**Extract provided:**
Saturday, April 19, 2014

Love in the Time of Climate Change

--I feel like I should have more to say about the passing of Gabriel Garcia Marquez.  I feel like I should have more to say about his work.

--But here's my guilty confession:  I haven't read the novels.  I do love teaching "A Very Old Man with Enormous Wings."  I want to think I will read the novels some day.  But each year brings more and more that I want to read.  Sigh.  Maybe in retirement.

--What am I reading instead?  This week it's Elizabeth Kolbert's The Sixth Extinction.  When I first got it from the library, I felt a bit of disappointment.  I want her to be discussing the current extinction, also known as the Holocene Extinction.  She is, but she's doing it in a round-about way, by talking about 13 species who have died, 13 species which have a larger symbolism.  It's a compelling book.

--It feels like a perfect book for Passover and Holy Week, those high holy days which celebrate events which must have felt like a visitation of end times.

**Assignment:** Reproduce word for word the part of the blog post above starting with "--But here's my" and going on through "Maybe in retirement.".

**Dataset content:**
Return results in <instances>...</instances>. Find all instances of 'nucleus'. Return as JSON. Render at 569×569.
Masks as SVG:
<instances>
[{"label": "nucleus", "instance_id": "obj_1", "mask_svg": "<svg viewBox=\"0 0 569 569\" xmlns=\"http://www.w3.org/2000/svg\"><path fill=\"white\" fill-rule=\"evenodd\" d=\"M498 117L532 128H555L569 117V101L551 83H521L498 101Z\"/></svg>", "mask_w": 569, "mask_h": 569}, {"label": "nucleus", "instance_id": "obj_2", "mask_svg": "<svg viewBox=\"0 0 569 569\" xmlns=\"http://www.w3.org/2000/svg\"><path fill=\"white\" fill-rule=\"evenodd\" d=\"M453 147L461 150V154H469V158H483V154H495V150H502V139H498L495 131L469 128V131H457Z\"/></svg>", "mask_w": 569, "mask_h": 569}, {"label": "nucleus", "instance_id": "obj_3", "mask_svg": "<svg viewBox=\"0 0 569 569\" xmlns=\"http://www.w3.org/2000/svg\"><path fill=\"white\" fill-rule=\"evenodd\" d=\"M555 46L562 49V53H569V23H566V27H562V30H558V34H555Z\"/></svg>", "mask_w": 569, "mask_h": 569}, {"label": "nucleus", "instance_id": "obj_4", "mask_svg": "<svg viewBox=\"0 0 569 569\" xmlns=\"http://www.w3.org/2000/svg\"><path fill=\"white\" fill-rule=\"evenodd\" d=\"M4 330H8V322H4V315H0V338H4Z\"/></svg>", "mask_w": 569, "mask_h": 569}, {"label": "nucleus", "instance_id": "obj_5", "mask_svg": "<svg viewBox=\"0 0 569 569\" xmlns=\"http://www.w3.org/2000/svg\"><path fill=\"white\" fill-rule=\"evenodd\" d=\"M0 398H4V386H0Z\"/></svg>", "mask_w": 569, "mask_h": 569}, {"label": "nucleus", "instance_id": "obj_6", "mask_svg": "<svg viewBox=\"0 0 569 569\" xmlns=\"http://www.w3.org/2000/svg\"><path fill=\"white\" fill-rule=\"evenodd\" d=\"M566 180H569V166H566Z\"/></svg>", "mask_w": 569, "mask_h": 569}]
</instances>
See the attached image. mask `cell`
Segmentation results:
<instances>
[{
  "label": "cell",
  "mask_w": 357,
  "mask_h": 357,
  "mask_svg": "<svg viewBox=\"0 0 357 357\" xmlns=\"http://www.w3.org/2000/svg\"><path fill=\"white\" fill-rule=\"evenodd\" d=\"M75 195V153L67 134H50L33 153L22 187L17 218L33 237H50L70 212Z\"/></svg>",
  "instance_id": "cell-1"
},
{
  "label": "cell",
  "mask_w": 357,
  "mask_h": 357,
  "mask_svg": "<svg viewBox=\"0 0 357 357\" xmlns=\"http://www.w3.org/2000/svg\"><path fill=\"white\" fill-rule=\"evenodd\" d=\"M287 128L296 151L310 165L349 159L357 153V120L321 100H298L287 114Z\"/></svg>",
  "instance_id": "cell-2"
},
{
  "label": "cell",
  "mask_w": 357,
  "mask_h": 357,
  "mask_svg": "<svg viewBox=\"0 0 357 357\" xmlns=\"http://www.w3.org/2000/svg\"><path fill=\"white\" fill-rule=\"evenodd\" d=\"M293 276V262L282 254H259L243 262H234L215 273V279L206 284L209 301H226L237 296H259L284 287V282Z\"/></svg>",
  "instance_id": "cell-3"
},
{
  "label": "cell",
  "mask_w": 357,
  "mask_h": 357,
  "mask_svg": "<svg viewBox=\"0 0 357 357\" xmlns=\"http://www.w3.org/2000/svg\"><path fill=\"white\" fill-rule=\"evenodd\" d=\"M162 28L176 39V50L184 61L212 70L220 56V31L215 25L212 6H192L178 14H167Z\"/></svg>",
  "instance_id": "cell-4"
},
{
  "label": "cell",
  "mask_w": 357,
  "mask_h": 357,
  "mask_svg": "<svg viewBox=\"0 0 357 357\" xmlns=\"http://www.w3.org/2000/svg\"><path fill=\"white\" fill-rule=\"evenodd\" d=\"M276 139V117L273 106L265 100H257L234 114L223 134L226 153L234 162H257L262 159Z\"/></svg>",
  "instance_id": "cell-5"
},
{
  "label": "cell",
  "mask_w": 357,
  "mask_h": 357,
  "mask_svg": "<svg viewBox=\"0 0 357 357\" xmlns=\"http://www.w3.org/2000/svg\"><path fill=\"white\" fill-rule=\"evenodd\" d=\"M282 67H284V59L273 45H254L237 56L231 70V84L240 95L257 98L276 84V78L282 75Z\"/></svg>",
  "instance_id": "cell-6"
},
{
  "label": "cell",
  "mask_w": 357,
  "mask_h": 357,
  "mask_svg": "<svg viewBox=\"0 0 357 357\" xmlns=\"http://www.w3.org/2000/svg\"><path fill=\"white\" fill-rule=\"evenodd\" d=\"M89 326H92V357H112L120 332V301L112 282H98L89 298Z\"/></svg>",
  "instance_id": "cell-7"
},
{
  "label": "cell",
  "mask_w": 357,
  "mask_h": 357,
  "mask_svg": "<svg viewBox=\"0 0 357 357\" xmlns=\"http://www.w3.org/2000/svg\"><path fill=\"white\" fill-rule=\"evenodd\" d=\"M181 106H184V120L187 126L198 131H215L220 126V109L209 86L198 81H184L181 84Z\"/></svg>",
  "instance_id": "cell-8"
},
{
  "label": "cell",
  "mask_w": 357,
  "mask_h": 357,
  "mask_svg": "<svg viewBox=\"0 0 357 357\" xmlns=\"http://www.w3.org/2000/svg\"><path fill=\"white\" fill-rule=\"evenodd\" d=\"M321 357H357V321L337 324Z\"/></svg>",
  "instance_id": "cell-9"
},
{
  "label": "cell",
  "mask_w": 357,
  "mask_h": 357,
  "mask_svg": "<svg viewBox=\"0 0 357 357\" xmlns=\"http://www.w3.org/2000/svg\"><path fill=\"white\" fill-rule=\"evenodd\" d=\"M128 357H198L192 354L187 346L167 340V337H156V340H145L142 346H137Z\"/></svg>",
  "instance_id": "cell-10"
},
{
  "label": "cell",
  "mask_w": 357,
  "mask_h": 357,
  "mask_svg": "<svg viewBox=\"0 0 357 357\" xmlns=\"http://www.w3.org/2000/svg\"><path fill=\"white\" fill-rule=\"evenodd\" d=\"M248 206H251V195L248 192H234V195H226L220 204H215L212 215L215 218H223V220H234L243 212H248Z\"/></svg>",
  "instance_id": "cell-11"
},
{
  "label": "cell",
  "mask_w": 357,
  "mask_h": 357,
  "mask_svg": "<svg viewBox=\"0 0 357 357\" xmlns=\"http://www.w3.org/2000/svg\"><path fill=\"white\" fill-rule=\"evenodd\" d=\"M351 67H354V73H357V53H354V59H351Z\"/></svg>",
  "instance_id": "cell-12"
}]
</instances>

**Exercise solution:**
--But here's my guilty confession:  I haven't read the novels.  I do love teaching "A Very Old Man with Enormous Wings."  I want to think I will read the novels some day.  But each year brings more and more that I want to read.  Sigh.  Maybe in retirement.